Sit back and relax with all that money you’ve earned. Freelancers get paid for their efforts and not the efforts of other people.

You Have 100% Job Security

No one can fire you when you’re the boss. Sure, freelancing and entrepreneurship has its ups and downs, but—as long as you keep at it—in the long run you’ll have complete control over your future and your earnings. That’s far better than working for someone who can, at any moment, tell you that the company—the same one you’d given so much to—suddenly doesn’t need you anymore.

You’ll Learn More than You Ever Thought Possible

Every day in freelance and entrepreneurial life brings new challenges, and you’ll learn from each of them. You’ll be more than a designer or a writer or a developer; you’ll be a businessperson, and you’ll learn to solve business problems every single day.

You’ll Gain Confidence

The world’s different when you’re the boss. People see you differently and treat you differently. Plus, you’ll handle client relations, sales, meetings, etc. by yourself without the company of colleagues, managers, etc. Your confidence increases in leaps and bounds when you’re a freelancer.

You Do the Work You Love

Admittedly, not all successful freelancers or entrepreneurs follow their passions, but most do, and even those who don’t find themselves coming to love what they do. Freelancing and entrepreneurship gives you pride in a job well done. Making your customers happy is a thrill. Seeing them come back time and again for more work is incredibly fulfilling. You make things happen as a business owner, and every business owner comes to love that feeling.

The Potential for Growth

Most freelancers and design agencies start small with solo practices, but from little acorns come great oak trees. Many freelancers go on to form their own companies, to hire staff and to build a lasting legacy. That’s something that could never happen as an employee; you’re always building someone else’s legacy, not your own.

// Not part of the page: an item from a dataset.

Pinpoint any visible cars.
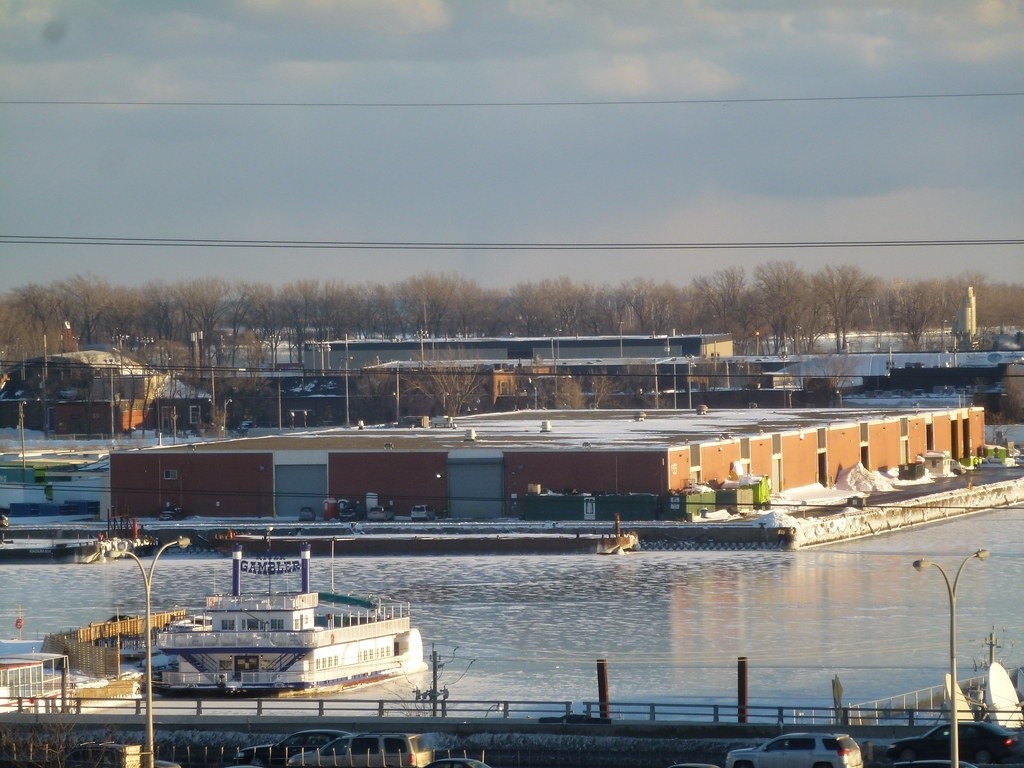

Great things come from small beginnings. Freelancers and design agencies who embrace their potential can build bigger businesses in their own image.

The Take Away

You have dozens of reasons to start your own business as a freelancer or entrepreneur, and the list above comprises only a small section. Nevertheless, it certainly contains the most popular reasons. Take your time to consider which of them appeals the most to you.